Selected text —
—————

# How do I get the Directv2pc software??



## Special Ed (Oct 26, 2007)

I just discovered that Directv2pc exists and tried to download it because it sounds like it would be pretty cool.

However the only thing I can find to download is and the outdated Playback Advisor app that calls my Intel i7 920 CPU "unknown" and says my ATI Radeon HD 4800 graphic card is fine but I need to update my Graphics card driver to at least 7.20 - (problem is, the latest driver, which I am using is 8.690).

It is my understanding is when I pass the Playback advisor test, it will then give me a link where I can download the software and get an activation code via email.

Can someone tell me where or how I can get this software without downgrading my PC to something the Advisor understands?


----------



## veryoldschool (Dec 10, 2006)

Special Ed said:


> I just discovered that Directv2pc exists and tried to download it because it sounds like it would be pretty cool.
> 
> However the only thing I can find to download is and the outdated Playback Advisor app that calls my Intel i7 920 CPU "unknown" and says my ATI Radeon HD 4800 graphic card is fine but I need to update my Graphics card driver to at least 7.20 - (problem is, the latest driver, which I am using is 8.690).
> 
> ...


There is no need to downgrade your PC, or even pass the advisor to get the DirecTV2PC app. Once you've downloaded the advisor you should see a pop-up where you click on it and then get to the email screen and once you complete this it starts to download DirecTV2PC.
There is a bit more about this here: http://www.dbstalk.com/showthread.php?t=165127


----------



## Special Ed (Oct 26, 2007)

Yesterday, I got the page with the email to fill out but closed it down to install and run the Advisor. Then no matter what I tried I could not get to the page where I ad my name and email. 

This morning after a reboot, I went through the Advisor download process again and got the Name Email screen again. Strange process to download a program.


----------



## veryoldschool (Dec 10, 2006)

Special Ed said:


> Yesterday, I got the page with the email to fill out but closed it down to install and run the Advisor. Then no matter what I tried I could not get to the page where I ad my name and email.
> 
> This morning after a reboot, I went through the Advisor download process again and got the Name Email screen again. Strange process to download a program.


They changed the site/page a bit. When I first went there I didn't get the advisor because it was blocked by my pop-up blocker, so I went straight to the email screen.


----------



## Special Ed (Oct 26, 2007)

Installed and got it working after fiddling with my sound card settings. It is pretty kick *ss and works great. 

Hopefully I can also get it working on my son's computer, he has a very nice 24 inch Hi Def monitor and a similar computer to mine. He has been bugging me to get DTV to his room. But with this, he essentially will have DTV without me having the expense of setting up another DTV/DVR in his room.


----------



## mocarob (Jul 27, 2007)

what is directv2pc ?
can you just watch it on your PC or can you pull HD files off the dvr for video creation?
Thx


----------



## Stuart Sweet (Jun 19, 2006)

You can watch programs recorded on your DVR, but you can't copy them to your PC. Here's a bit more about it: 
http://www.dbstalk.com/showthread.php?t=143444


----------



## Special Ed (Oct 26, 2007)

It allows you to access your DVR on your PC if it is hooked to your internet. You can't set recordings, delete, and do other menu type things .. but you can watch anything in your now playing list. The quality on my 22 inch monitor could not be better.

You do need an up to date PC with a quality video card it seems.


----------

—————

Data extract —
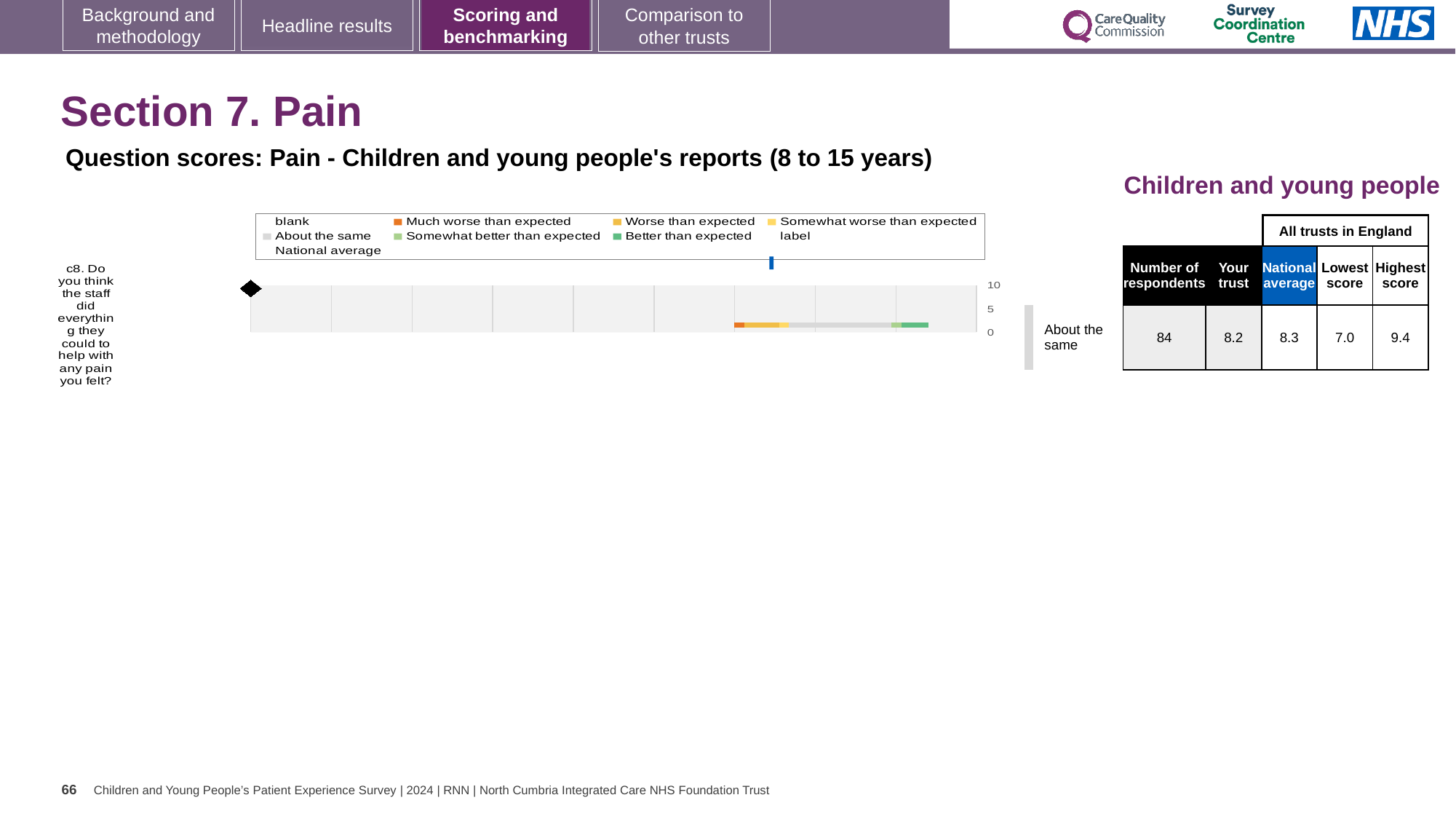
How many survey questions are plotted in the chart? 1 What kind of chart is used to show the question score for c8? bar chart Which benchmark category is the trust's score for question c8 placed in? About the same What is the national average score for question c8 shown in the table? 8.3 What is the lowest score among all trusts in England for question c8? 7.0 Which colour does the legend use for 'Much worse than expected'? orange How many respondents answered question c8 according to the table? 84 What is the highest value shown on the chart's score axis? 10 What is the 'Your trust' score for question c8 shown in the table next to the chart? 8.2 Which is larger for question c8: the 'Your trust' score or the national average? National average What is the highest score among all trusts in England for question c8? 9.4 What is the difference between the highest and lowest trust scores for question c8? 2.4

—————

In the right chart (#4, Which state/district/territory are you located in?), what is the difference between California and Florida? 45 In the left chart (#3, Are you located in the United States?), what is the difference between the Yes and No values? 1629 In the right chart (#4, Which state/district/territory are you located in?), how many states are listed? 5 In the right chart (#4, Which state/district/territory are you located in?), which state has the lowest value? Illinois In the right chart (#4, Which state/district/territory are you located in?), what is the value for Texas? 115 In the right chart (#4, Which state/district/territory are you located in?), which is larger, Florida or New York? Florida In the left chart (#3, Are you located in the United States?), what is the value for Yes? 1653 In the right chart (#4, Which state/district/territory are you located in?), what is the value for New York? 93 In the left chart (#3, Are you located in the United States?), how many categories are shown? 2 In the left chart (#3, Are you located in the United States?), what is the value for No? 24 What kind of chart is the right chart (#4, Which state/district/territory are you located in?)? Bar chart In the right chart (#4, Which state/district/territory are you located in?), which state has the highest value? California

—————

Explore the material —
a) Translate into Spanish the following sentence from the forum thread on DirecTV2PC: "You can watch programs recorded on your DVR, but you can't copy them to your PC."
b) Set down, word for word, the passage of the forum thread on DirecTV2PC starting at "It is my understanding" and ending at "code via email.".

Solutions for each task —
a) Puede ver los programas grabados en su DVR, pero no puede copiarlos a su PC.

b)
It is my understanding is when I pass the Playback advisor test, it will then give me a link where I can download the software and get an activation code via email.